Page text
········

TCU students are on pace to receive over 700 alcohol violations for the sixth time in the last seven years.
This time last fall, there were 16 alcohol-related incidents that resulted in medical intervention at local hospitals, said Adrian Andrews, the vice chancellor of public safety. This year, 27 of those incidents have occurred.
Andrews said he does not believe the number of alcohol violations that have occurred so far this year is substantial or indicative of any trends.
According to the TCU Annual Campus Security Report, there were 757 alcohol violations reported in 2018, 129 more violations than those reported in 2017.
Andrews said the TCU Police Department works with Campus Life and Fraternity and Sorority Life to promote responsible behavior.
“The TCU Alcohol and Drug Education Office does a lot of prevention work and is a great resource,” Andrews said. “We also work with TCU residential housing staff to help us identify alcohol-related issues before they get out of hand.”
The director of Housing and Residence Life, Craig Allen, also recognized the continuity of the high rate of violations.
“We are seeing a similar number of incidents compared to previous years,” Allen said, “so things are about the same.”

········

(Saved data entries)
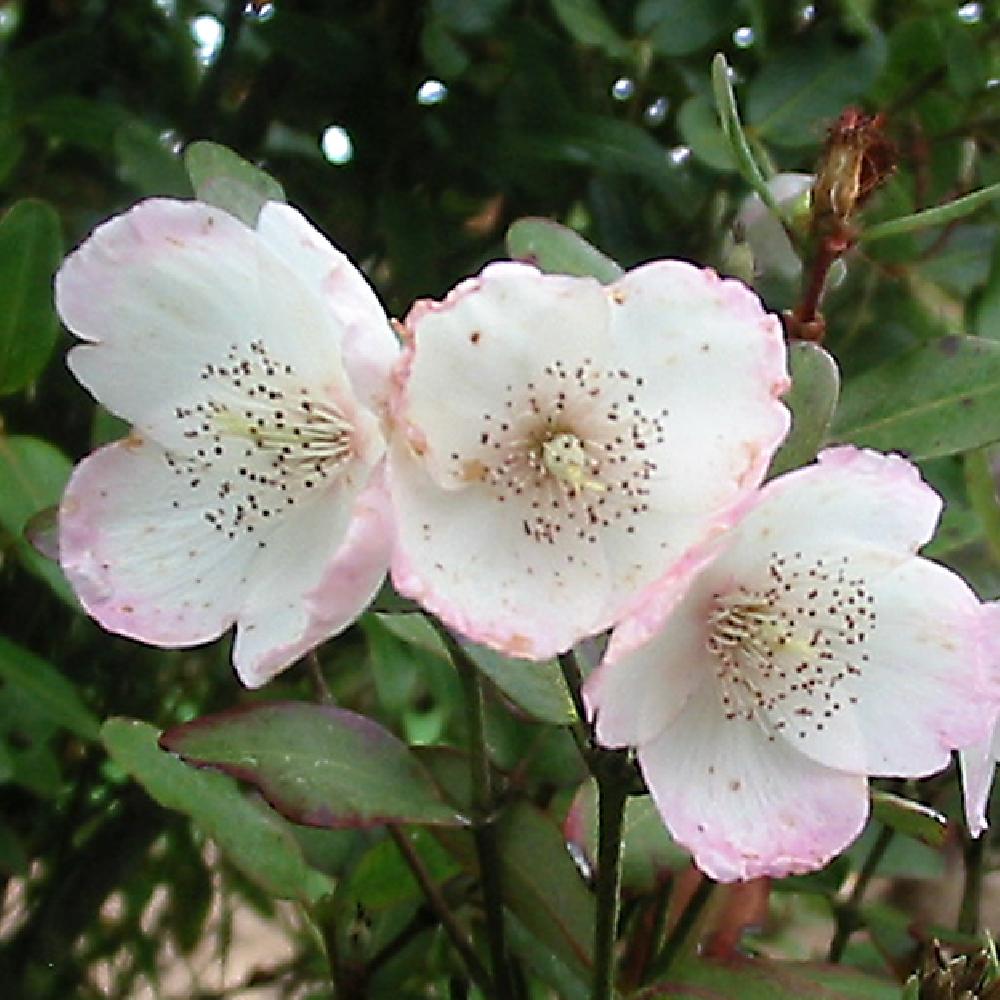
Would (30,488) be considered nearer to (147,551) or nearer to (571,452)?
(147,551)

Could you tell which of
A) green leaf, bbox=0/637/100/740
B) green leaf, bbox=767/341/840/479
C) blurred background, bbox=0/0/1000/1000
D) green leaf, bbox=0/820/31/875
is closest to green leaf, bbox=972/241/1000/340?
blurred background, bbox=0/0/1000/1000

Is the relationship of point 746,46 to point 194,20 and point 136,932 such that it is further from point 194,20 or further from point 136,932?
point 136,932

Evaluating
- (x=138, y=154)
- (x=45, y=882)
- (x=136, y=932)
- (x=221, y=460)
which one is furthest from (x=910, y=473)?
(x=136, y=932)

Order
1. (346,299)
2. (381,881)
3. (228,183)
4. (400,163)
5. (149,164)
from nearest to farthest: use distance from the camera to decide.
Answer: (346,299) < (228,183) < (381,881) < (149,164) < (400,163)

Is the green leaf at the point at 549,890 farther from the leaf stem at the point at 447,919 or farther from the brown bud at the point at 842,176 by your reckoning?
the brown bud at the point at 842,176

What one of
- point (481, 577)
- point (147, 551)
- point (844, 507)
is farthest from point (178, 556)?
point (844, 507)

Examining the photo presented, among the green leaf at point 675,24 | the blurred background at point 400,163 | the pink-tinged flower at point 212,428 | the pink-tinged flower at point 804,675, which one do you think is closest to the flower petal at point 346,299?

········

Tasks to complete
(1) Reproduce the passage of the article on TCU alcohol violations that begins at the words "According to the" and stops after the words "rate of violations.".
(2) According to the article on TCU alcohol violations, how many alcohol violations did the TCU Annual Campus Security Report list for 2018?

Set of answers
(1)
According to the TCU Annual Campus Security Report, there were 757 alcohol violations reported in 2018, 129 more violations than those reported in 2017.
Andrews said the TCU Police Department works with Campus Life and Fraternity and Sorority Life to promote responsible behavior.
“The TCU Alcohol and Drug Education Office does a lot of prevention work and is a great resource,” Andrews said. “We also work with TCU residential housing staff to help us identify alcohol-related issues before they get out of hand.”
The director of Housing and Residence Life, Craig Allen, also recognized the continuity of the high rate of violations.

(2) 757